Texte proposé:
Mais entre temps, d’innocentes victimes étaient tombées, particulièrement le 12 août. Ce matin-là, l’explosion d’une bombe causa notamment la mort de quatre marins italiens, d’une quinzaine de réfugiés et de 54 orphelines ensevelies dans l’écroulement de l’immeuble. C’est en dégageant l’une des victimes que le Frère Visiteur, Frère Jules-André, fut atteint d’une balle en plein cœur et s’écroula dans les bras de Frère Marie-Nizier.

Dans les quatre derniers jours du siège, Frère Marie-Nizier se dépense avec un héroïsme et un dévouement redoublés. Mais enfin, le 16 août, les troupes alliées délivrent les assiégés.

La paix revenue,
il faut reconstruire

La paix revenue dans le Nord de la Chine, il faut reconstruire. A Pékin, on repart de zéro.

Bientôt, l’on découvre une résidence bourgeoise vide : et l’on s’y installe pour continuer l’œuvre du Collège du Nantang qui a été rasé. Et c’est là que va s’élever une nouvelle construction, la première construction mariste en Chine. Frère Marie-Nizier y fait son apprentissage de bâtisseur ; et en 1905, il est nommé directeur du Collège, cumulant en même temps les fonctions de directeur du juvénat et de maître des novices.

Consignes:
[1] D'après le texte sur les Frères maristes en Chine, en quelle année Frère Marie-Nizier est-il nommé directeur du Collège ?
[2] Recopiez le segment du texte sur les Frères maristes en Chine allant de « Bientôt, l’on découvre » jusqu'à « maître des novices. » inclus.

Données extraites:
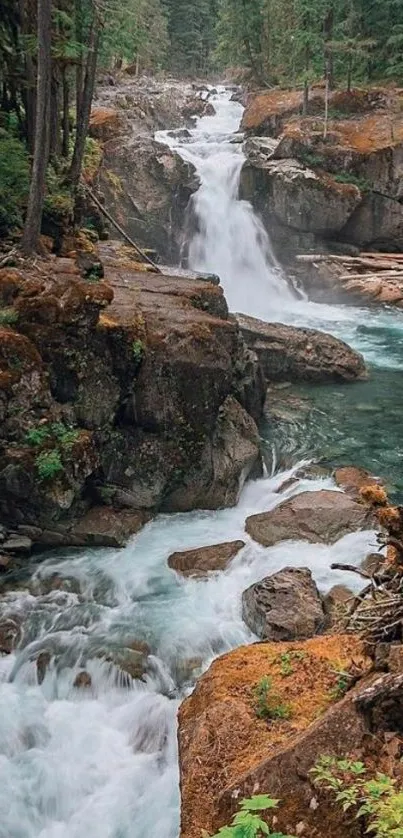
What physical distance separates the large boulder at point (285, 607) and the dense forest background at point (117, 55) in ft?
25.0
---
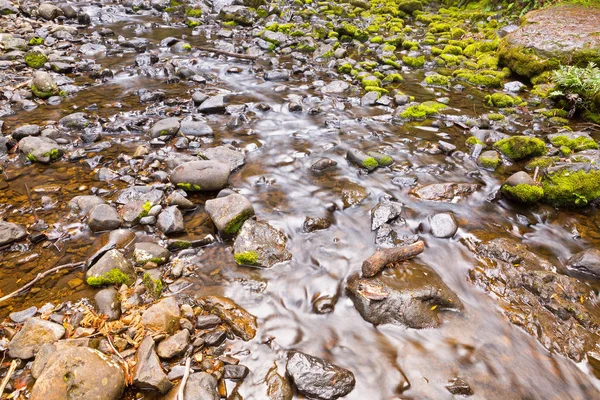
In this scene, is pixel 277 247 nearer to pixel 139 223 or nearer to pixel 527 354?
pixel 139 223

Corrigés:
[1] En 1905.

[2]
Bientôt, l’on découvre une résidence bourgeoise vide : et l’on s’y installe pour continuer l’œuvre du Collège du Nantang qui a été rasé. Et c’est là que va s’élever une nouvelle construction, la première construction mariste en Chine. Frère Marie-Nizier y fait son apprentissage de bâtisseur ; et en 1905, il est nommé directeur du Collège, cumulant en même temps les fonctions de directeur du juvénat et de maître des novices.